September 19, 2014 § 3 Comments
I’m always surprised by how deindustrialisation and the economic and social dislocation it caused in the northern United States and Canada gets written about. Take, for example, an otherwise interesting and informative article in The Boston Globe last weekend. In an article about Sahro Hussan, a young Somali-American, and Muslim, woman who has created a business of avant-garde fashions for Muslim women, in Lewiston, ME, Linda Matchan, The Globe‘s reporter, writes:
Lewiston was one of the largest textile producers in New England, rolling out millions of yards in cotton fabrics every year. In time, though, the industry struggled to compete with Southern states where production costs were lower.

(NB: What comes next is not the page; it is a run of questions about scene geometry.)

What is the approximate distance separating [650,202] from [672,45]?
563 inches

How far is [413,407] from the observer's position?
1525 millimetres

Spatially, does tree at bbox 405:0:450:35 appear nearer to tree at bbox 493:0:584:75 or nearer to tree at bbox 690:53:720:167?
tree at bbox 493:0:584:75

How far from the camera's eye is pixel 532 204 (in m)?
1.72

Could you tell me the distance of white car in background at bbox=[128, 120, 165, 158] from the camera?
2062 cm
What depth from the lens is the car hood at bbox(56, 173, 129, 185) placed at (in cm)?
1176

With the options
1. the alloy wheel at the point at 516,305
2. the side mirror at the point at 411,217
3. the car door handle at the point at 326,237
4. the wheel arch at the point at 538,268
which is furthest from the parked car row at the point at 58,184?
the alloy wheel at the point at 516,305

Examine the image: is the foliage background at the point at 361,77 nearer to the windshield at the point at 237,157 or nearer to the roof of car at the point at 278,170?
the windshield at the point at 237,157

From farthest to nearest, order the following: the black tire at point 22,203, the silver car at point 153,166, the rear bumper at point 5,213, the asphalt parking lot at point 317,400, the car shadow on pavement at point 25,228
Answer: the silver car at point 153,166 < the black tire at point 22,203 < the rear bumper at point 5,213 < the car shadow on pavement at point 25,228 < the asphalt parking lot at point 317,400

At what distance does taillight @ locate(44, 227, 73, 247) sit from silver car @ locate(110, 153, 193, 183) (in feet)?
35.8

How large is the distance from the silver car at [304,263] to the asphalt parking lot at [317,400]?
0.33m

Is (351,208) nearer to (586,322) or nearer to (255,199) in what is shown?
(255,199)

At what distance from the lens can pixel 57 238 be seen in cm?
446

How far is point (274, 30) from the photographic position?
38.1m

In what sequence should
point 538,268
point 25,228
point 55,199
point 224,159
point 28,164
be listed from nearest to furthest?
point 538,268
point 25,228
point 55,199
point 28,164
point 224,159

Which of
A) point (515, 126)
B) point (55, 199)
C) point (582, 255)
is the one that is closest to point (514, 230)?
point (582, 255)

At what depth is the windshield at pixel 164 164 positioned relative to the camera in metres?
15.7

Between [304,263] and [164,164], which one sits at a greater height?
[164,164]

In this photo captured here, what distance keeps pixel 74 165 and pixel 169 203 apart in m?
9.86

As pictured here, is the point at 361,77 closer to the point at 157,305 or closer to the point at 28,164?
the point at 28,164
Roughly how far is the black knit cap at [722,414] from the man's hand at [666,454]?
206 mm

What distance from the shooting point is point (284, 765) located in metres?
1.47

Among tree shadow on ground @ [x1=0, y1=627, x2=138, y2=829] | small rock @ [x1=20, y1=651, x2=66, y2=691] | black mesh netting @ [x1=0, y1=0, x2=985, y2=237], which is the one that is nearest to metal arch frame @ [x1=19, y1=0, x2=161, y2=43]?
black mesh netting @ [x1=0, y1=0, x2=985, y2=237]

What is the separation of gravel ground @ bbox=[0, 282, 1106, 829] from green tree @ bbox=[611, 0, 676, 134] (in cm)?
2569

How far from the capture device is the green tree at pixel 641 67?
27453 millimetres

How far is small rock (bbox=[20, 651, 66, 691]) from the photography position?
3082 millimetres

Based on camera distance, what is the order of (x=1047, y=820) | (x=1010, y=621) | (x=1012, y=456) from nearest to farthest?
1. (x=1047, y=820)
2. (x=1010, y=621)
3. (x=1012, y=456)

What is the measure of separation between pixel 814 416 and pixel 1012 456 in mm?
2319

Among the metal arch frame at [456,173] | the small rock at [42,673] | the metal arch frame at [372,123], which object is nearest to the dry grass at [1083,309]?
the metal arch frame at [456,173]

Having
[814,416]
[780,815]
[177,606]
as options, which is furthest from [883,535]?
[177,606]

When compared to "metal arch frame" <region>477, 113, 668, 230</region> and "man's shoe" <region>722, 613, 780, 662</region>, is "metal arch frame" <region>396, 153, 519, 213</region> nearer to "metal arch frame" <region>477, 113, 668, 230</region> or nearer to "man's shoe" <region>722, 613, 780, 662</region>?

Lewiston went into decline.
While there is nothing factually wrong with Matchan’s description of what happened in Lewiston (or any other industrial town across the northern portion of North America), note how any responsibility for what happened is removed from the equation. Matchan makes it sound like this was just an entirely natural process.
Deindustrialisation wasn’t a natural process, it didn’t just happen. The reason why the mills in Lewiston (or Lowell, Laurence, Lynn, or anywhere else) struggled wasn’t some random event. It happened because the corporations that owned those mills decided that they were not producing enough value for share-owners. So these corporations pulled out of places like Lewiston and moved down South. Why? Because production costs were too great in the North, the workers made too much (they were often unionised), and there was too much regulation of the workplace for the corporations’ preferences. So, they were induced to pull out and move down South where workplace regulation was minimal, where workers weren’t unionised, and the corporations could make great profits. The governments down South actively worked with these corporations to bring them South, mostly through these unregulated workplaces and tax incentives. As a friend of mine notes, this is how the South won the Civil War. But the South’s victory was shortlived, as soon, the corporations realised they could make even more money for their shareholders by moving overseas.
So. Long and short, deindustrialisation wasn’t just some random process, it was a cold, calculated manoeuvre by the corporations that owned these mills, in conjunction with cynical state and local governments in the South.